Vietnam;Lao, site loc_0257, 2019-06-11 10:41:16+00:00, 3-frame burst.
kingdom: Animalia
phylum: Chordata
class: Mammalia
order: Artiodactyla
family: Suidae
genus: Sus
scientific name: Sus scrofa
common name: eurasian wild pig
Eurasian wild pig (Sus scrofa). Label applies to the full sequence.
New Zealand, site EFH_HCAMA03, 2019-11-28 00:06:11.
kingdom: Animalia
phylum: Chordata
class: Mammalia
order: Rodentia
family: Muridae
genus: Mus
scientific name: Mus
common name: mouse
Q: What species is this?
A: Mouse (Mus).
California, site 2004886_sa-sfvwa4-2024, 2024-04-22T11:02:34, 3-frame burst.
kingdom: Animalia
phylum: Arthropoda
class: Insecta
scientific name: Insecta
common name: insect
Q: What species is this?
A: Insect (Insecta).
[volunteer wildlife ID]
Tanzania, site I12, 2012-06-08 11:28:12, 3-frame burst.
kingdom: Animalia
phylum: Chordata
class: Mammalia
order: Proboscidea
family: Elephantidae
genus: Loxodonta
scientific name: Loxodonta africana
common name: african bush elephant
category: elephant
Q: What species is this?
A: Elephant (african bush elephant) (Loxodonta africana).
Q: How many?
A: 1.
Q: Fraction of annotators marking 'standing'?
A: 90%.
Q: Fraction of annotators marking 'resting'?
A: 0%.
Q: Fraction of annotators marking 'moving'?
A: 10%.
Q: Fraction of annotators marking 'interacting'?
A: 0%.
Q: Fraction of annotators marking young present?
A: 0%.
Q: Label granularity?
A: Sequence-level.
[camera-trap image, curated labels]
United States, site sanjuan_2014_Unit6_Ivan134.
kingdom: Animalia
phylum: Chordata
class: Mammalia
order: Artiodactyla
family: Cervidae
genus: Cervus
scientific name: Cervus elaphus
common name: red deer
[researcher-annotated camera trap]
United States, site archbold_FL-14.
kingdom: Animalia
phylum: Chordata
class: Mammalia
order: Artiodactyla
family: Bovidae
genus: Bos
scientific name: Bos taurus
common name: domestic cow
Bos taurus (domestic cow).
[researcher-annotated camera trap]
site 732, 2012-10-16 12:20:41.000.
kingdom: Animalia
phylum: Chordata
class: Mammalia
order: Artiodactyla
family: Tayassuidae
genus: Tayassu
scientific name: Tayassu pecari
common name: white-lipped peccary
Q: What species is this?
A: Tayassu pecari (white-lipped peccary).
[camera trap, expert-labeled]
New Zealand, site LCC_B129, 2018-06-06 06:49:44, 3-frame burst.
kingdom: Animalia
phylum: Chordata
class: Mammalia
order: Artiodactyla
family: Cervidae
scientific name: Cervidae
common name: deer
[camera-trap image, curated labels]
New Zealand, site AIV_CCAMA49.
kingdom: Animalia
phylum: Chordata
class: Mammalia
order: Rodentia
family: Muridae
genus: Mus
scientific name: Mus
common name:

■ ■ ■ ■ ■

◆ REQUIRED ACTION:
Please give the number of lines in the listing that hold "Zealand", and no other text.

◆ ANSWER TO THIS PROBLEM:
3